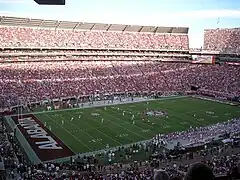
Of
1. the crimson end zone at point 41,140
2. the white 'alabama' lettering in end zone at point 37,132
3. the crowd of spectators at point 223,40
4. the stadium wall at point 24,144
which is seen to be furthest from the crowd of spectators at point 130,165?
the crowd of spectators at point 223,40

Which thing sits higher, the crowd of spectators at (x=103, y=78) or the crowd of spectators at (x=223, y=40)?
the crowd of spectators at (x=223, y=40)

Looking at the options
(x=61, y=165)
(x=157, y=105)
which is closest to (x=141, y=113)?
(x=157, y=105)

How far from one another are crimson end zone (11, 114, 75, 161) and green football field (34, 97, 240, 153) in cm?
59

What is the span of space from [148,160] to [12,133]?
11.8 meters

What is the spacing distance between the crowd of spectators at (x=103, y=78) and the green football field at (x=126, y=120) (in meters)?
7.22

■ ■ ■ ■

Problem to work on:
Return the rows, unchanged, from the line with "Looking at the options" to the last line of the rows, including both of those lines.

Exercise solution:
Looking at the options
(x=61, y=165)
(x=157, y=105)
which is closest to (x=141, y=113)?
(x=157, y=105)

How far from one another are crimson end zone (11, 114, 75, 161) and green football field (34, 97, 240, 153) in cm?
59

What is the span of space from [148,160] to [12,133]?
11.8 meters

What is the spacing distance between the crowd of spectators at (x=103, y=78) and the green football field at (x=126, y=120) (in meters)?
7.22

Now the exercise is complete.